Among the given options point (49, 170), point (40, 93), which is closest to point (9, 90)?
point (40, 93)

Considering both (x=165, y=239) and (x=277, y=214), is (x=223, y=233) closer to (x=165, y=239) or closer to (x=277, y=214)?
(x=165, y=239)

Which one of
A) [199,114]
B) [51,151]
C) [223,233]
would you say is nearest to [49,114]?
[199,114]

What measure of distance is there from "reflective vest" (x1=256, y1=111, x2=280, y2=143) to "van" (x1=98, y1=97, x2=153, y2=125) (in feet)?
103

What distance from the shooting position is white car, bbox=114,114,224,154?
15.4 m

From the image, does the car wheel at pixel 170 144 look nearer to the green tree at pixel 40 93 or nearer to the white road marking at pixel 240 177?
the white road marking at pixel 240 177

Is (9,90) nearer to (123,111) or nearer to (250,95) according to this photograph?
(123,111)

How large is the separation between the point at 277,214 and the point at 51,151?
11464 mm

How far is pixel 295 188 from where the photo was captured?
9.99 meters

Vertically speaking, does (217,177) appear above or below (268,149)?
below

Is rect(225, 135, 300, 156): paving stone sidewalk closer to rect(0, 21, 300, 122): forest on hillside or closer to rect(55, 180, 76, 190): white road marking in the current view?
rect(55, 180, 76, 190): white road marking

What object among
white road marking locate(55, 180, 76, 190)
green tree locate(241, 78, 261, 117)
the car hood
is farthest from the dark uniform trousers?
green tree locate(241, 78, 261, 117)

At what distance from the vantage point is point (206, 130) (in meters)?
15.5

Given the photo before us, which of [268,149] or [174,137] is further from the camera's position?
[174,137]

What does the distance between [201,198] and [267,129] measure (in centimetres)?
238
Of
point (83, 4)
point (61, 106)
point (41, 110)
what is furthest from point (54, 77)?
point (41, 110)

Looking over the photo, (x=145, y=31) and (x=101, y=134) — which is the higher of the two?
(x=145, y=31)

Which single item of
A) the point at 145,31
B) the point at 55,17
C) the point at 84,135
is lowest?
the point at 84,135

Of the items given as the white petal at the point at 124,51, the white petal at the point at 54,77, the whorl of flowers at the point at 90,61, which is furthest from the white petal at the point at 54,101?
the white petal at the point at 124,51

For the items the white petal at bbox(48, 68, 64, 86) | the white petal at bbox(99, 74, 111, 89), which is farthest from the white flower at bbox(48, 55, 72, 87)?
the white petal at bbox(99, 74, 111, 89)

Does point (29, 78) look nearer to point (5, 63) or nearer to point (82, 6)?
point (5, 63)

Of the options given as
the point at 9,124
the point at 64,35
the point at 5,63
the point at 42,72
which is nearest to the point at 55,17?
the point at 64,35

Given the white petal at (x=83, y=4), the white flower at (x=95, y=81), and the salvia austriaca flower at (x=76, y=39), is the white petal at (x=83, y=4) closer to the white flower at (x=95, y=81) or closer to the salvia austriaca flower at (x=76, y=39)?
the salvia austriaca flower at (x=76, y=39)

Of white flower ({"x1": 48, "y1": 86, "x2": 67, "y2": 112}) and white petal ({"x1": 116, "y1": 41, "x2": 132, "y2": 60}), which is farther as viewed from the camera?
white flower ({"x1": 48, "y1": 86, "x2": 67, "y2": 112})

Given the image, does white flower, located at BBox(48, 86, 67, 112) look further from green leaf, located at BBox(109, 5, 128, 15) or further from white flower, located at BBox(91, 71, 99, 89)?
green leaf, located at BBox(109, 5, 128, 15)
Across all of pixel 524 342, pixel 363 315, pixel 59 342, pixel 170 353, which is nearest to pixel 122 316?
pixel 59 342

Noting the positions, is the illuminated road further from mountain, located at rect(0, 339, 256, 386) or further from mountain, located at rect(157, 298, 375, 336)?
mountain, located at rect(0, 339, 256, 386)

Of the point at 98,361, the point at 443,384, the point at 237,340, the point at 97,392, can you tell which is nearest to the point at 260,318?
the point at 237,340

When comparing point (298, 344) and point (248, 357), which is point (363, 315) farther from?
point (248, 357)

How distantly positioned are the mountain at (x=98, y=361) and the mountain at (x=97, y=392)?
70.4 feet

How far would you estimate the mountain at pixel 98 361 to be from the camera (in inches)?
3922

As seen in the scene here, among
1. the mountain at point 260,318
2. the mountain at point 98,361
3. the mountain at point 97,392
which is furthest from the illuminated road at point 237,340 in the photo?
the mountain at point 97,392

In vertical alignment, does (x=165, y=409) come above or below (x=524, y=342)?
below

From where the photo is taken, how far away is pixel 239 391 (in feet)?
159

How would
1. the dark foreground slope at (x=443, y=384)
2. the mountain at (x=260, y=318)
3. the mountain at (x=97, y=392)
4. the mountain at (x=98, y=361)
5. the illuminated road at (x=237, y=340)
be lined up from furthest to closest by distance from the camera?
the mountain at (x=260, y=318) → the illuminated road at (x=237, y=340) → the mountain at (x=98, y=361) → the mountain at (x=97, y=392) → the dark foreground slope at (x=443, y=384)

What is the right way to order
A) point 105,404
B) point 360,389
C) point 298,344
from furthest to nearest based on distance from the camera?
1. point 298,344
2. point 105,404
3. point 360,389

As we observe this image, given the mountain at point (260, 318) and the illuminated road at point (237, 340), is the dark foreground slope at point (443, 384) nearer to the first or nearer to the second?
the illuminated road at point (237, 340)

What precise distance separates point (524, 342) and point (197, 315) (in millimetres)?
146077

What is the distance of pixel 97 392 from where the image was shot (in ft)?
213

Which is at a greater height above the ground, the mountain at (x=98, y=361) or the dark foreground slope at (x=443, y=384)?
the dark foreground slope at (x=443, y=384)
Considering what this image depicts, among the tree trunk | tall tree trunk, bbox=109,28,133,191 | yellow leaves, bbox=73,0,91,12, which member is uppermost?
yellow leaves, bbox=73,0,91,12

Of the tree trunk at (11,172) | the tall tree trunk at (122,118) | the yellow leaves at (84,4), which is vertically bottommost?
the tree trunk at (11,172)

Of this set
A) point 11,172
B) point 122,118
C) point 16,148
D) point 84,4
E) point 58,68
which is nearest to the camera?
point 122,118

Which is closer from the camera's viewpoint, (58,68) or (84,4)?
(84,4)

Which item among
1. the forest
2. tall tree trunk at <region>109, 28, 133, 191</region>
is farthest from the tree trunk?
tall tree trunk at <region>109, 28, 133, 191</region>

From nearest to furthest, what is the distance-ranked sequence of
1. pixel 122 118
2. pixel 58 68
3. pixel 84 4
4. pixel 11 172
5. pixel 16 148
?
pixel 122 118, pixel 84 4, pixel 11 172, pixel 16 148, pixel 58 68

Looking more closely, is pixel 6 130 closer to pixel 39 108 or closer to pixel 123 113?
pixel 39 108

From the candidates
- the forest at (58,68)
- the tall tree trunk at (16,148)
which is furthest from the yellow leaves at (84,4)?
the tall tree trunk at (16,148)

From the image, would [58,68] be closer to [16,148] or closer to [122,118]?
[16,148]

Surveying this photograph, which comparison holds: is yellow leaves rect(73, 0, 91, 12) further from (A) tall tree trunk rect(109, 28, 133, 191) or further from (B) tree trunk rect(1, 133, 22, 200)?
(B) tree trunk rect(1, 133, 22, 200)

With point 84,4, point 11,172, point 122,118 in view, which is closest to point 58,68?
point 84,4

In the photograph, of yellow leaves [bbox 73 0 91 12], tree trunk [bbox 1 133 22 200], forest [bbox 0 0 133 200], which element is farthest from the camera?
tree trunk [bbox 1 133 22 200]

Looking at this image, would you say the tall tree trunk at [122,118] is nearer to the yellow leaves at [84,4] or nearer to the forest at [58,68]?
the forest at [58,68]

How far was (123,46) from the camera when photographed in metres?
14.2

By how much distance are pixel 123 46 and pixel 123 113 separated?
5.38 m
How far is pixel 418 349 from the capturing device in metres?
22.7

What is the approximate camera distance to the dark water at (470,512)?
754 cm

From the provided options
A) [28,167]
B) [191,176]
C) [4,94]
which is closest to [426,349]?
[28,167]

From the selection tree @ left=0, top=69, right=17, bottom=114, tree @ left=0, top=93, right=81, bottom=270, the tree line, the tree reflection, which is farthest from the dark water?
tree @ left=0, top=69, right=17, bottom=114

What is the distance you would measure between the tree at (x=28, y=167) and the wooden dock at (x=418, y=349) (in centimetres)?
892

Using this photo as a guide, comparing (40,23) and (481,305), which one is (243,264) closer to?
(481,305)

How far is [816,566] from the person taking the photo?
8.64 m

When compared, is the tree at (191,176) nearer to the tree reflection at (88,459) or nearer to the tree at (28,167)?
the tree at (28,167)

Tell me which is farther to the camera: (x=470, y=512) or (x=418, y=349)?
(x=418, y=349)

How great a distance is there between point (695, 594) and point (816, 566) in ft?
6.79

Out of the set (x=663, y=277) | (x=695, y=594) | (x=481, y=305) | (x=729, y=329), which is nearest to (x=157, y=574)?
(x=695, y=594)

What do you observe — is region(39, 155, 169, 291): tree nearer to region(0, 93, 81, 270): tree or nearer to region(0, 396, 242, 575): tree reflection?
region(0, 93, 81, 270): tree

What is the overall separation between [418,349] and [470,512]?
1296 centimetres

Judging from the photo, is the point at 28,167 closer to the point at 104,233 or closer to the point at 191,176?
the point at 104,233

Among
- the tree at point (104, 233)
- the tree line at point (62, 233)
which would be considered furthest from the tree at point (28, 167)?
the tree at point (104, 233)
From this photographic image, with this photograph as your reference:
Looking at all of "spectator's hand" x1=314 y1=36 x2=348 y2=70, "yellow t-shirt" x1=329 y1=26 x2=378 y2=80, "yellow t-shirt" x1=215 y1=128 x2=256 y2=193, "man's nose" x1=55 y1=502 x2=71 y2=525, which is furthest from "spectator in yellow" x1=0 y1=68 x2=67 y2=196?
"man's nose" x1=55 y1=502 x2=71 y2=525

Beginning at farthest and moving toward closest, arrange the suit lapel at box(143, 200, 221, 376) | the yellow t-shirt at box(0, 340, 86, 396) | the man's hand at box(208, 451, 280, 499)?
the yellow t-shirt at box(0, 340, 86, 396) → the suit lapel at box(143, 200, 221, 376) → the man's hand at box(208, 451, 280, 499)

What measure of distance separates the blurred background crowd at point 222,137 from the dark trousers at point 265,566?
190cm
########
WORK INSTRUCTIONS —
Change every "nearer" to "closer" in the stretch from the line containing "How far is [816,566]" through the line containing "the yellow t-shirt at box(0, 340, 86, 396) →", and return only those lines with nothing else altered.

ANSWER TO THIS EXERCISE —
How far is [816,566] from the person taking the photo?
8.64 m

When compared, is the tree at (191,176) closer to the tree reflection at (88,459) or closer to the tree at (28,167)?
the tree at (28,167)

Tell me which is farther to the camera: (x=470, y=512) or (x=418, y=349)?
(x=418, y=349)

How great a distance is there between point (695, 594) and point (816, 566) in ft?
6.79

Out of the set (x=663, y=277) | (x=695, y=594) | (x=481, y=305) | (x=729, y=329), which is nearest to (x=157, y=574)?
(x=695, y=594)

What do you observe — is region(39, 155, 169, 291): tree closer to region(0, 93, 81, 270): tree or closer to region(0, 396, 242, 575): tree reflection?
region(0, 93, 81, 270): tree

What is the overall separation between [418,349] and [470,512]?
1296 centimetres

Judging from the photo, is the point at 28,167 closer to the point at 104,233 or closer to the point at 191,176?
the point at 104,233

Among
- the tree at point (104, 233)
- the tree line at point (62, 233)
which would be considered furthest from the tree at point (28, 167)?
the tree at point (104, 233)
From this photographic image, with this photograph as your reference:
Looking at all of "spectator's hand" x1=314 y1=36 x2=348 y2=70, "yellow t-shirt" x1=329 y1=26 x2=378 y2=80, "yellow t-shirt" x1=215 y1=128 x2=256 y2=193, "man's nose" x1=55 y1=502 x2=71 y2=525, which is furthest from "spectator in yellow" x1=0 y1=68 x2=67 y2=196?
"man's nose" x1=55 y1=502 x2=71 y2=525

Beginning at farthest and moving toward closest, arrange the suit lapel at box(143, 200, 221, 376) | the yellow t-shirt at box(0, 340, 86, 396) | the man's hand at box(208, 451, 280, 499)?
the yellow t-shirt at box(0, 340, 86, 396) → the suit lapel at box(143, 200, 221, 376) → the man's hand at box(208, 451, 280, 499)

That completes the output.